» Exercise requirements:
Copy every record below, exactly as written.

— begin Material —

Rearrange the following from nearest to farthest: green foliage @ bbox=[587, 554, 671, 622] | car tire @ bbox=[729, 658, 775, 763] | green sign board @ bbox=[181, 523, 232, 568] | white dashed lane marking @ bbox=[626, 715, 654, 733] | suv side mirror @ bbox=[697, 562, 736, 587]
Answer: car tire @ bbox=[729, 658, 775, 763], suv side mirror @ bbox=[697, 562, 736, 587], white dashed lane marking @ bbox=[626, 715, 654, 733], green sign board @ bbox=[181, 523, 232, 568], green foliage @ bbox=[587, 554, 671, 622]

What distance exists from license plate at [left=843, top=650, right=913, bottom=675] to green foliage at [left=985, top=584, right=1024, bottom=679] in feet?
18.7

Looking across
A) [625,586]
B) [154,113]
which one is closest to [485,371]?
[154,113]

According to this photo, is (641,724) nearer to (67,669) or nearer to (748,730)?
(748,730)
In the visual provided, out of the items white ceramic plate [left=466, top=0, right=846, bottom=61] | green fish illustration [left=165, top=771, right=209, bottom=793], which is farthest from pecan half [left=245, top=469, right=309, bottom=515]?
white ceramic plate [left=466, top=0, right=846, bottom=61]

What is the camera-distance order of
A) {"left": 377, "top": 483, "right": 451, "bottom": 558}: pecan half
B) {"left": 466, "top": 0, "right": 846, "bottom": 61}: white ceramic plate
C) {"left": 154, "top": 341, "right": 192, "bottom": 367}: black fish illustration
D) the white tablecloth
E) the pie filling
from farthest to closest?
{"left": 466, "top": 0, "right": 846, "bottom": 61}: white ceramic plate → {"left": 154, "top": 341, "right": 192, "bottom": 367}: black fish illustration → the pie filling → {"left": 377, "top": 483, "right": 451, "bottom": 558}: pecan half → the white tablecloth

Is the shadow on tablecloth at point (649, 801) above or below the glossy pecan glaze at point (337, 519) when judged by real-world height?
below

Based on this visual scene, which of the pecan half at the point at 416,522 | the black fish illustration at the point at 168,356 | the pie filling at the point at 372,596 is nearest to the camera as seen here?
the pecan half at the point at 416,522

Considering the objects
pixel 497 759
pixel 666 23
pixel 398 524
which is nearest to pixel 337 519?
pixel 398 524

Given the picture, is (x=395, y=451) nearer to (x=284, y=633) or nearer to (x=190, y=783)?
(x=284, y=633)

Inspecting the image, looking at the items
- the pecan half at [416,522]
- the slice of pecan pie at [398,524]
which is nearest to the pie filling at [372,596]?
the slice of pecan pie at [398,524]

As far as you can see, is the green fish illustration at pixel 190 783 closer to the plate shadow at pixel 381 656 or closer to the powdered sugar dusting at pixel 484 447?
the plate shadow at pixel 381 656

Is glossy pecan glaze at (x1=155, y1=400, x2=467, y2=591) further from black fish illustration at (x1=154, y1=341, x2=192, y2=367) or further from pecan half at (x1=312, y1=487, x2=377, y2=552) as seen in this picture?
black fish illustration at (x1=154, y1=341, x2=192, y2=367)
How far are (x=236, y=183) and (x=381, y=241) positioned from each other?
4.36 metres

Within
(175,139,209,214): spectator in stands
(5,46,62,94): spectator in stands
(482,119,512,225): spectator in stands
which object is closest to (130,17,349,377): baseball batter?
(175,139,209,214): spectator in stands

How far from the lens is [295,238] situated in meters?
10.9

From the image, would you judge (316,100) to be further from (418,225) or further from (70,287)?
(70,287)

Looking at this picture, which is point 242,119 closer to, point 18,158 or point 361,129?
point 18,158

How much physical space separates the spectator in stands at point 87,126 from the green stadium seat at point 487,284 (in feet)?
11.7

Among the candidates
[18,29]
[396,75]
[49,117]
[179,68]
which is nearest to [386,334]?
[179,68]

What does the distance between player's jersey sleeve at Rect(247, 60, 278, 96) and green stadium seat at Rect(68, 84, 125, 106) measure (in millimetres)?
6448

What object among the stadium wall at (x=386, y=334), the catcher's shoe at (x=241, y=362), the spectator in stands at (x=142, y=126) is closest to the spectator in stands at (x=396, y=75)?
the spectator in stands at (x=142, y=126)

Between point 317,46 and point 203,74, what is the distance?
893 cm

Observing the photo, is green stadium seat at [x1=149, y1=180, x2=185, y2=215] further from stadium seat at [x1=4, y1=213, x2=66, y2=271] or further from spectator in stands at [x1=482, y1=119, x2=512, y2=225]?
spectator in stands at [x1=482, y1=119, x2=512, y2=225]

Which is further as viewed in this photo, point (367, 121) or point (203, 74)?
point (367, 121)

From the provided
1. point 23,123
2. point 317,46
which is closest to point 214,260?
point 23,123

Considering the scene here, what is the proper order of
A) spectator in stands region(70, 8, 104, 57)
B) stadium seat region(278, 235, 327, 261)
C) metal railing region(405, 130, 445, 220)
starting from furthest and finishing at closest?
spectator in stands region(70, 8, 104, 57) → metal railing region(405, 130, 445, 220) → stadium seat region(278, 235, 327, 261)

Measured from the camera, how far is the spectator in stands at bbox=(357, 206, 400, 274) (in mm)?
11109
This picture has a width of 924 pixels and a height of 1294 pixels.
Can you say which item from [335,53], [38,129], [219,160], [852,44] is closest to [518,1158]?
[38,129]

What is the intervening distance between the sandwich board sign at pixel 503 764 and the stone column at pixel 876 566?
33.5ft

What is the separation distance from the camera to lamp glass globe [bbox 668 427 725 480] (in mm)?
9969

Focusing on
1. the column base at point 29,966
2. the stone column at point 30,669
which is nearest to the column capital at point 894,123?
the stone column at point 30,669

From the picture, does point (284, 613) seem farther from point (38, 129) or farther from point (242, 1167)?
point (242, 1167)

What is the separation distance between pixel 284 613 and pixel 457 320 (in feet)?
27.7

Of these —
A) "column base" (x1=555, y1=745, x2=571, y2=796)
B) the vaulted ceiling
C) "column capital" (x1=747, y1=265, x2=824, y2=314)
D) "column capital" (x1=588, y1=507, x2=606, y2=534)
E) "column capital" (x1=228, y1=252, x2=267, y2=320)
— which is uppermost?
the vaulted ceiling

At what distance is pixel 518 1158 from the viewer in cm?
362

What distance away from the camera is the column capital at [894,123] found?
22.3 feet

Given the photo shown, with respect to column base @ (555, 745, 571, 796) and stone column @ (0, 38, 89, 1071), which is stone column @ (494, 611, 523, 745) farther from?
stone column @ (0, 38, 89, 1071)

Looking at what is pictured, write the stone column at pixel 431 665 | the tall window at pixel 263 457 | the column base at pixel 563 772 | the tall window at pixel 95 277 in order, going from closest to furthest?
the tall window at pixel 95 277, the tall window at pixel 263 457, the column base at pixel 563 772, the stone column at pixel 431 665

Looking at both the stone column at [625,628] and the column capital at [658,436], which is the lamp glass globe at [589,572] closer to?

— end Material —

» Reply:
Rearrange the following from nearest to farthest: green foliage @ bbox=[587, 554, 671, 622] | car tire @ bbox=[729, 658, 775, 763] | green sign board @ bbox=[181, 523, 232, 568] | white dashed lane marking @ bbox=[626, 715, 654, 733] | suv side mirror @ bbox=[697, 562, 736, 587]
Answer: car tire @ bbox=[729, 658, 775, 763], suv side mirror @ bbox=[697, 562, 736, 587], white dashed lane marking @ bbox=[626, 715, 654, 733], green sign board @ bbox=[181, 523, 232, 568], green foliage @ bbox=[587, 554, 671, 622]

What distance exists from license plate at [left=843, top=650, right=913, bottom=675] to green foliage at [left=985, top=584, right=1024, bottom=679] in feet?
18.7

Looking across
A) [625,586]
B) [154,113]
which one is closest to [485,371]?
[154,113]

According to this photo, is (641,724) nearer to (67,669) or nearer to (748,730)?
(748,730)
In the visual provided, out of the items white ceramic plate [left=466, top=0, right=846, bottom=61] | green fish illustration [left=165, top=771, right=209, bottom=793], which is farthest from pecan half [left=245, top=469, right=309, bottom=515]?
white ceramic plate [left=466, top=0, right=846, bottom=61]

What is the camera-distance order of
A) {"left": 377, "top": 483, "right": 451, "bottom": 558}: pecan half
B) {"left": 466, "top": 0, "right": 846, "bottom": 61}: white ceramic plate
C) {"left": 154, "top": 341, "right": 192, "bottom": 367}: black fish illustration
D) the white tablecloth
E) the pie filling
from farthest to closest?
{"left": 466, "top": 0, "right": 846, "bottom": 61}: white ceramic plate → {"left": 154, "top": 341, "right": 192, "bottom": 367}: black fish illustration → the pie filling → {"left": 377, "top": 483, "right": 451, "bottom": 558}: pecan half → the white tablecloth

Is the shadow on tablecloth at point (649, 801) above or below the glossy pecan glaze at point (337, 519) when judged by real-world height?
below

Based on this visual scene, which of the pecan half at the point at 416,522 | the black fish illustration at the point at 168,356 | the pie filling at the point at 372,596 is nearest to the camera as seen here?
the pecan half at the point at 416,522

Considering the objects
pixel 497 759
pixel 666 23
pixel 398 524
which is nearest to pixel 337 519?
pixel 398 524

Given the picture, is (x=395, y=451) nearer to (x=284, y=633) or nearer to (x=190, y=783)?
(x=284, y=633)

Inspecting the image, looking at the items
- the pecan half at [416,522]
- the slice of pecan pie at [398,524]
which is nearest to the pie filling at [372,596]?
the slice of pecan pie at [398,524]

As far as you can see, is the green fish illustration at pixel 190 783 closer to the plate shadow at pixel 381 656 or closer to the powdered sugar dusting at pixel 484 447?
the plate shadow at pixel 381 656

Is glossy pecan glaze at (x1=155, y1=400, x2=467, y2=591) further from black fish illustration at (x1=154, y1=341, x2=192, y2=367) or further from pecan half at (x1=312, y1=487, x2=377, y2=552) as seen in this picture?
black fish illustration at (x1=154, y1=341, x2=192, y2=367)
How far are (x=236, y=183) and (x=381, y=241) positioned from each other?
4.36 metres

Within
(175,139,209,214): spectator in stands
(5,46,62,94): spectator in stands
(482,119,512,225): spectator in stands
which object is closest to (130,17,349,377): baseball batter?
(175,139,209,214): spectator in stands

How far from the lens is [295,238] situated in meters?
10.9

From the image, would you judge (316,100) to be further from (418,225) or further from (70,287)?
(70,287)

Looking at this picture, which is point 242,119 closer to, point 18,158 or point 361,129?
point 18,158

How much physical space separates the spectator in stands at point 87,126 from the green stadium seat at point 487,284 (in feet)?
11.7

Among the candidates
[18,29]
[396,75]
[49,117]
[179,68]
which is nearest to [386,334]?
[179,68]

What does the distance between player's jersey sleeve at Rect(247, 60, 278, 96) and green stadium seat at Rect(68, 84, 125, 106) measure (in millimetres)?
6448

What object among the stadium wall at (x=386, y=334), the catcher's shoe at (x=241, y=362), the spectator in stands at (x=142, y=126) is closest to the spectator in stands at (x=396, y=75)?
the spectator in stands at (x=142, y=126)

Between point 317,46 and point 203,74, what is the distance?
893 cm

Observing the photo, is green stadium seat at [x1=149, y1=180, x2=185, y2=215] further from stadium seat at [x1=4, y1=213, x2=66, y2=271] or further from spectator in stands at [x1=482, y1=119, x2=512, y2=225]?
spectator in stands at [x1=482, y1=119, x2=512, y2=225]

Which is further as viewed in this photo, point (367, 121) or point (203, 74)?
point (367, 121)

From the provided
1. point 23,123
2. point 317,46
which is closest to point 214,260?
point 23,123

Considering the scene here, what is the proper order of
A) spectator in stands region(70, 8, 104, 57)
B) stadium seat region(278, 235, 327, 261)
C) metal railing region(405, 130, 445, 220)
starting from furthest and finishing at closest?
spectator in stands region(70, 8, 104, 57) → metal railing region(405, 130, 445, 220) → stadium seat region(278, 235, 327, 261)

Measured from the camera, how far is the spectator in stands at bbox=(357, 206, 400, 274) (in mm)?
11109
This picture has a width of 924 pixels and a height of 1294 pixels.
Can you say which item from [335,53], [38,129], [219,160], [852,44] is closest to [518,1158]?
[38,129]

What is the intervening distance between the sandwich board sign at pixel 503 764 and the stone column at pixel 876 566?
33.5ft

What is the separation distance from the camera to lamp glass globe [bbox 668 427 725 480] (in mm)?
9969

Focusing on
1. the column base at point 29,966
2. the stone column at point 30,669
which is nearest to the column capital at point 894,123?
the stone column at point 30,669

From the picture, does point (284, 613) seem farther from point (38, 129) or farther from point (242, 1167)?
point (242, 1167)

What is the separation distance between pixel 284 613 and pixel 457 320 (in feet)?
27.7

Of these —
A) "column base" (x1=555, y1=745, x2=571, y2=796)
B) the vaulted ceiling
C) "column capital" (x1=747, y1=265, x2=824, y2=314)
D) "column capital" (x1=588, y1=507, x2=606, y2=534)
E) "column capital" (x1=228, y1=252, x2=267, y2=320)
— which is uppermost?
the vaulted ceiling

At what distance is pixel 518 1158 from the viewer in cm?
362

What distance away from the camera is the column capital at [894,123] found?
22.3 feet

Given the photo shown, with respect to column base @ (555, 745, 571, 796) and stone column @ (0, 38, 89, 1071), which is stone column @ (494, 611, 523, 745) farther from?
stone column @ (0, 38, 89, 1071)

Looking at what is pictured, write the stone column at pixel 431 665 | the tall window at pixel 263 457 | the column base at pixel 563 772 | the tall window at pixel 95 277 in order, going from closest to furthest?
the tall window at pixel 95 277, the tall window at pixel 263 457, the column base at pixel 563 772, the stone column at pixel 431 665

Looking at both the stone column at [625,628] and the column capital at [658,436], which is the lamp glass globe at [589,572] closer to?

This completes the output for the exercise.